**Assignment**
The expected result is the full listing, retyped exactly, without a single picture.

**Records for processing**
┄┄┄┄┄┄

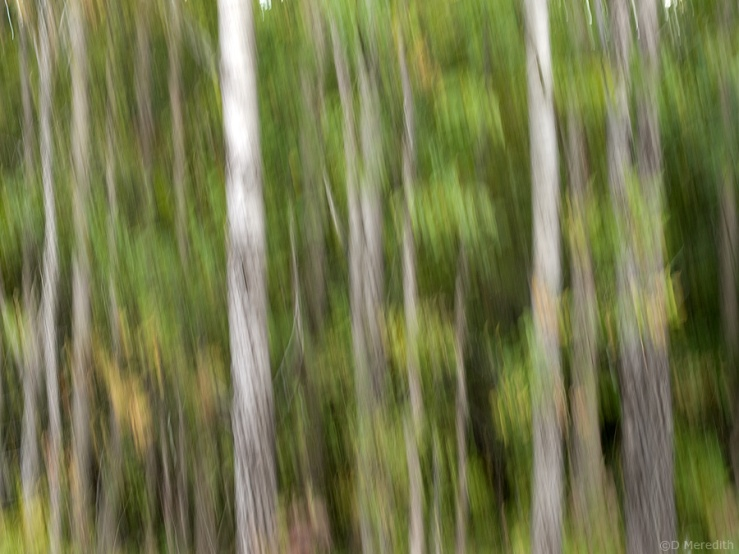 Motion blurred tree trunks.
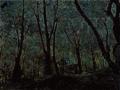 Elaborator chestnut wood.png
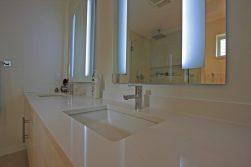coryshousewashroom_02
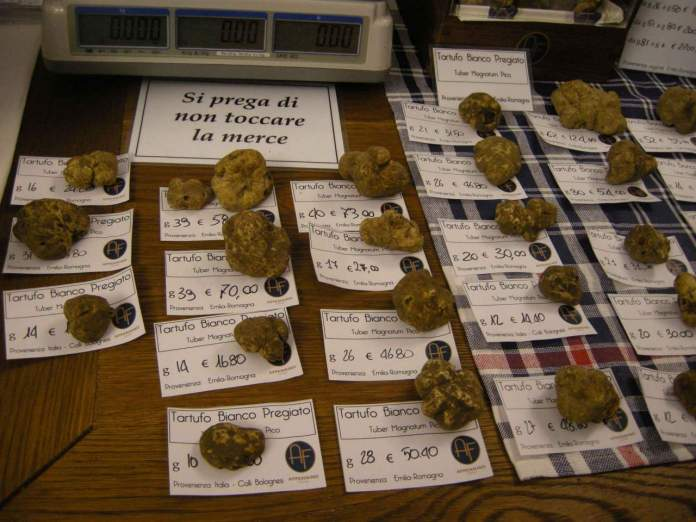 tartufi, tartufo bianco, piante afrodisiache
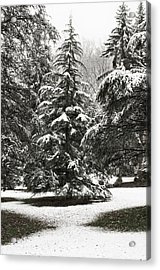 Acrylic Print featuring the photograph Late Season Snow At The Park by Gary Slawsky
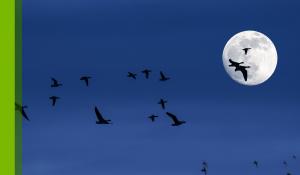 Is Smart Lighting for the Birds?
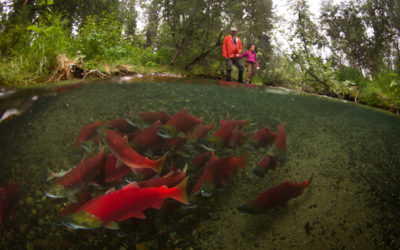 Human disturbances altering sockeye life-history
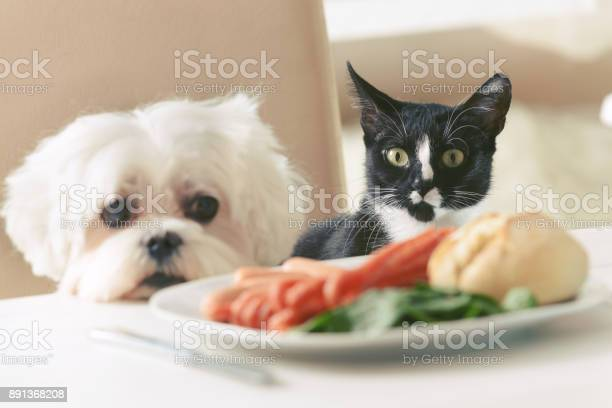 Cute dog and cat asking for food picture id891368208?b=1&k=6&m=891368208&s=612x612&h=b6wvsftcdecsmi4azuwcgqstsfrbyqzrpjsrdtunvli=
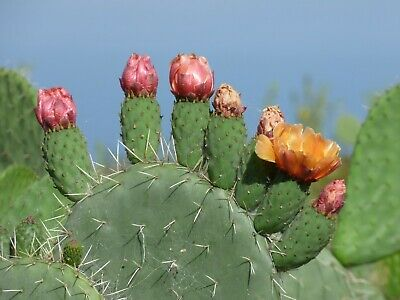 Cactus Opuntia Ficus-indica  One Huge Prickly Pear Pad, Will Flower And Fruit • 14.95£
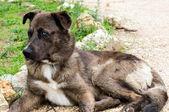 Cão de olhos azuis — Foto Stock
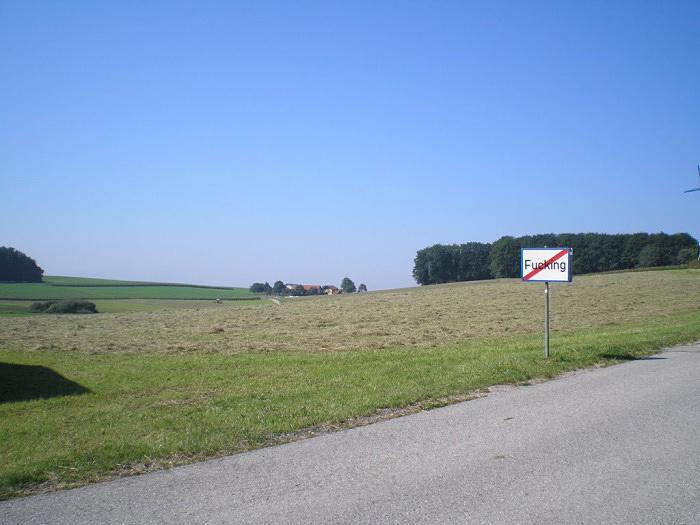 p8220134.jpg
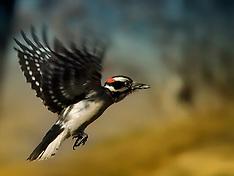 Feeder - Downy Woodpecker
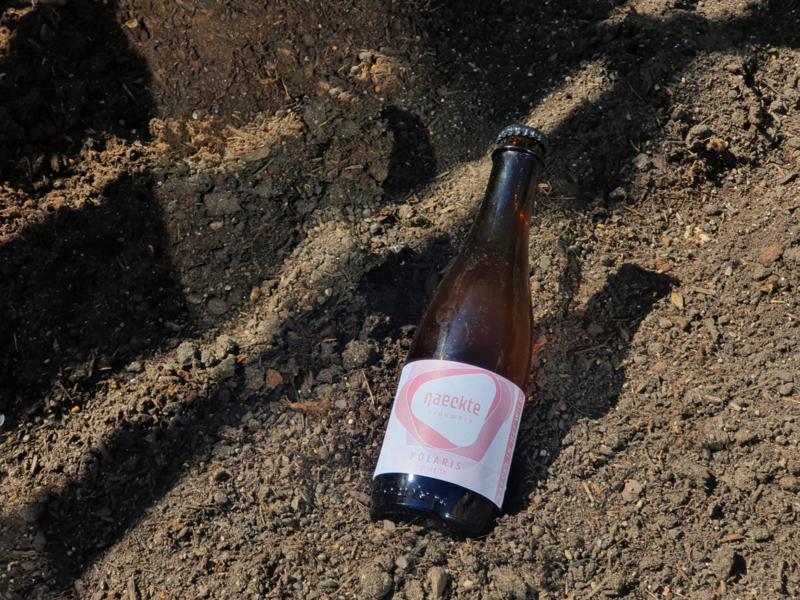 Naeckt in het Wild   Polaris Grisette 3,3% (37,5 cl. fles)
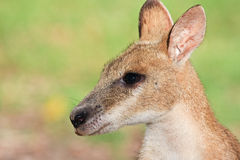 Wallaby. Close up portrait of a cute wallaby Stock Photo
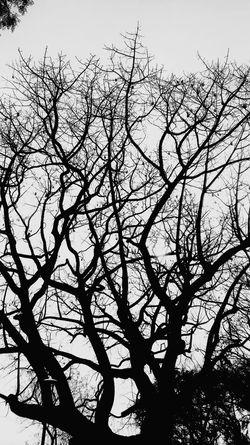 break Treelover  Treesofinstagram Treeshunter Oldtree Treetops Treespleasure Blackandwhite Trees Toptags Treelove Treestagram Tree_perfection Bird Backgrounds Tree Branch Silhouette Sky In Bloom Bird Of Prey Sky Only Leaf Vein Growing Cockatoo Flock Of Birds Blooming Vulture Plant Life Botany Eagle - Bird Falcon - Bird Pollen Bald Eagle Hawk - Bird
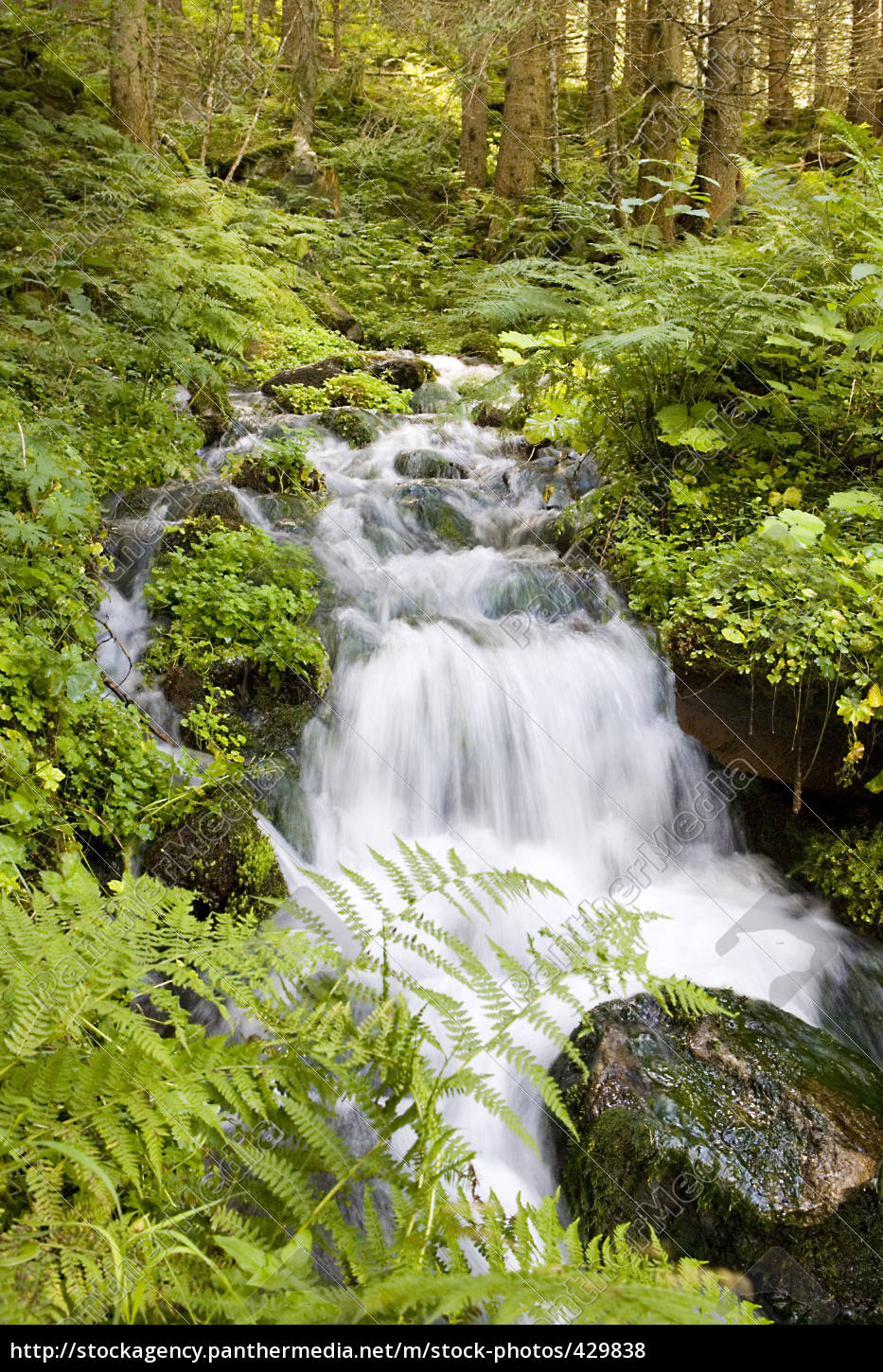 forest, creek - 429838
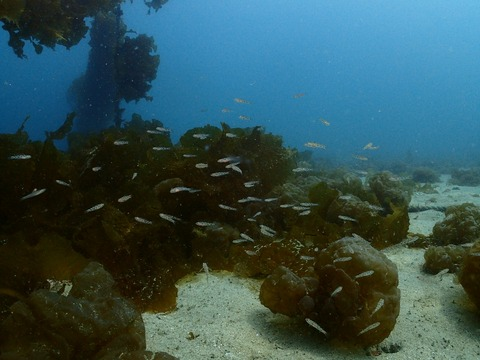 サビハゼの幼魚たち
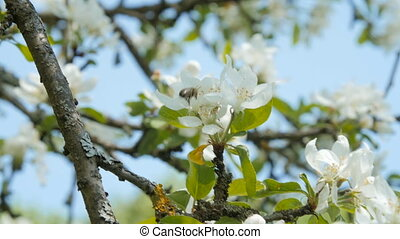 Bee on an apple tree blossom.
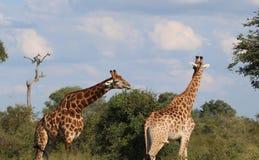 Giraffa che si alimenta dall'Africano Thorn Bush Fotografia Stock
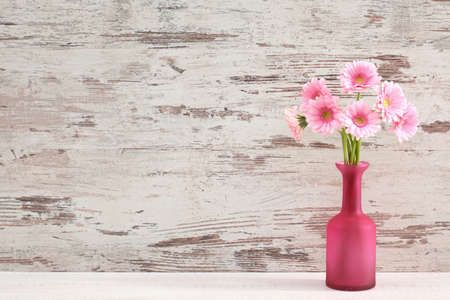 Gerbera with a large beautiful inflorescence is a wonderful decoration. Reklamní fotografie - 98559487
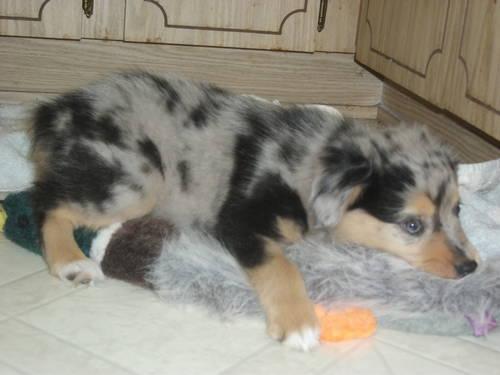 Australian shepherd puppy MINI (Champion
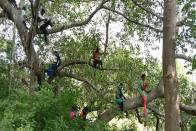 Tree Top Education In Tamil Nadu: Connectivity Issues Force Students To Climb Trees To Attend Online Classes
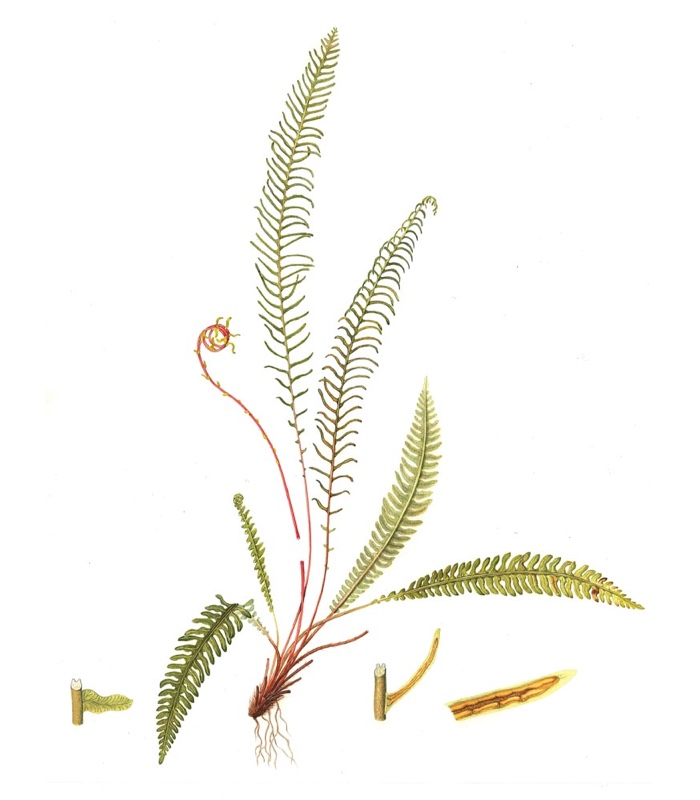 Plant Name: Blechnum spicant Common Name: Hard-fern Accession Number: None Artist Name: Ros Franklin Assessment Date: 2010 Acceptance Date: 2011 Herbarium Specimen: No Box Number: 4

┄┄┄┄┄┄

**Result of the exercise**
 Motion blurred tree trunks.
 Elaborator chestnut wood.png
coryshousewashroom_02
 tartufi, tartufo bianco, piante afrodisiache
 Acrylic Print featuring the photograph Late Season Snow At The Park by Gary Slawsky
 Is Smart Lighting for the Birds?
 Human disturbances altering sockeye life-history
 Cute dog and cat asking for food picture id891368208?b=1&k=6&m=891368208&s=612x612&h=b6wvsftcdecsmi4azuwcgqstsfrbyqzrpjsrdtunvli=
 Cactus Opuntia Ficus-indica  One Huge Prickly Pear Pad, Will Flower And Fruit • 14.95£
 Cão de olhos azuis — Foto Stock
 p8220134.jpg
 Feeder - Downy Woodpecker
 Naeckt in het Wild   Polaris Grisette 3,3% (37,5 cl. fles)
 Wallaby. Close up portrait of a cute wallaby Stock Photo
 break Treelover  Treesofinstagram Treeshunter Oldtree Treetops Treespleasure Blackandwhite Trees Toptags Treelove Treestagram Tree_perfection Bird Backgrounds Tree Branch Silhouette Sky In Bloom Bird Of Prey Sky Only Leaf Vein Growing Cockatoo Flock Of Birds Blooming Vulture Plant Life Botany Eagle - Bird Falcon - Bird Pollen Bald Eagle Hawk - Bird
 forest, creek - 429838
 サビハゼの幼魚たち
 Bee on an apple tree blossom.
 Giraffa che si alimenta dall'Africano Thorn Bush Fotografia Stock
 Gerbera with a large beautiful inflorescence is a wonderful decoration. Reklamní fotografie - 98559487
 Australian shepherd puppy MINI (Champion
 Tree Top Education In Tamil Nadu: Connectivity Issues Force Students To Climb Trees To Attend Online Classes
 Plant Name: Blechnum spicant Common Name: Hard-fern Accession Number: None Artist Name: Ros Franklin Assessment Date: 2010 Acceptance Date: 2011 Herbarium Specimen: No Box Number: 4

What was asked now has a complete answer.